La condamnation pénale d'un particulier parisien, auteur de plus de 70 recours abusifs sur des projets immobiliers franciliens, est doublement exemplaire : d'une part parce qu'elle prouve que la voie pénale, crainte par les promoteurs, est efficace, et parce qu'elle peut par sa sévérité inciter désormais les amateurs de recours pour de l'argent à réfléchir à deux fois : Pierre-Alain Wanten, fondateur il y a quelques années d'Apure (Association pour un urbanisme responsable et écologique), vient en effet d'être condamné pour escroquerie à trente mois de prison avec sursis, en sus d'une lourde sanction financière. Son association servait à déposer des recours qu'il ne retirait que moyennant finance.

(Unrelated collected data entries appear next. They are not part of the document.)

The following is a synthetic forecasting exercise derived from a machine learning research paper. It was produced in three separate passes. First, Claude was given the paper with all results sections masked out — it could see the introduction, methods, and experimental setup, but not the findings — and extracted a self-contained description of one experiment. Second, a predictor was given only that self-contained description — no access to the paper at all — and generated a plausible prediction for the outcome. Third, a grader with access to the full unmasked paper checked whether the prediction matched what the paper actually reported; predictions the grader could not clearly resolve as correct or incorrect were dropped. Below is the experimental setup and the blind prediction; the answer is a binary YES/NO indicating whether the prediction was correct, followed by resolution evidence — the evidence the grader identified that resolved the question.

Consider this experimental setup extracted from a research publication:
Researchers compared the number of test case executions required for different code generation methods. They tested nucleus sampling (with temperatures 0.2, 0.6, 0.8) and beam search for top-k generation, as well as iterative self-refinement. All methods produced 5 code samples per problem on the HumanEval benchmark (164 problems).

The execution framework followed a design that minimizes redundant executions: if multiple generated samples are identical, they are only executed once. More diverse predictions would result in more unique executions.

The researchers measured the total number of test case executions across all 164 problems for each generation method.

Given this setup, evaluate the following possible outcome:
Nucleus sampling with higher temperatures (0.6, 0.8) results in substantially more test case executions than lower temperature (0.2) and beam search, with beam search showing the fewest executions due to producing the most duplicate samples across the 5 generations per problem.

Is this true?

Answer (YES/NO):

Tout est parti d'une plainte de la Société foncière lyonnaise (SFL), à qui Pierre-Alain Wanten réclamait 600.000 euros. La justice déroule alors la pelote et découvre que « Apure ou son fondateur en direct avaient déposé au total 58 recours gracieux et 23 recours contentieux en 734 jours ! », a confié l'avocat de SFL, Alexandre de Konn, du cabinet LPA-CGR, au quotidien Les Echos.
Les banques ne financent pas un projet objet d'un recours, beaucoup ont payé pour éviter le blocage. Ainsi selon Les Echos, Immo Invest, propriétaire du 114 avenue des Champs-Elysées, a versé 250.000 euros pour éviter un retard qui aurait rendu caduque le bail avec Apple si son Apple Store ne pouvait pas ouvrir comme prévu à la fin 2018. Le groupe Lagardère a, lui, payé pour des travaux au siège d'Europe 1, etc. Le réassureur SCOR récolte la palme de la transaction la plus élevée, à 296.000 euros, rapporte le magazine Society. Au total, Pierre-Alain Wanten aura touché 1,6 million d'euros.
Les faits étant établis, le jugement a été rendu en un an, soit un délai plutôt court. Le fondateur d'Apure, qui a fait appel, devra rembourser les sommes perçues et les dommages financiers causés. La condamnation est hors de proportion avec ce qui aurait pu être obtenu devant le tribunal administratif, même si depuis 2013 il est possible de demander des indemnités pour recours abusif ; en fait les juges administratifs hésitent à qualifier un recours d'abusif : sur plus de 400 demandes d'indemnités faites à ce jour, seules trois ont été accordées, de 2.000 à 4.000 euros sauf une qui est montée à 82.000 euros il y a trois ans, indique l'avocate de SFL, citée par Les Echos...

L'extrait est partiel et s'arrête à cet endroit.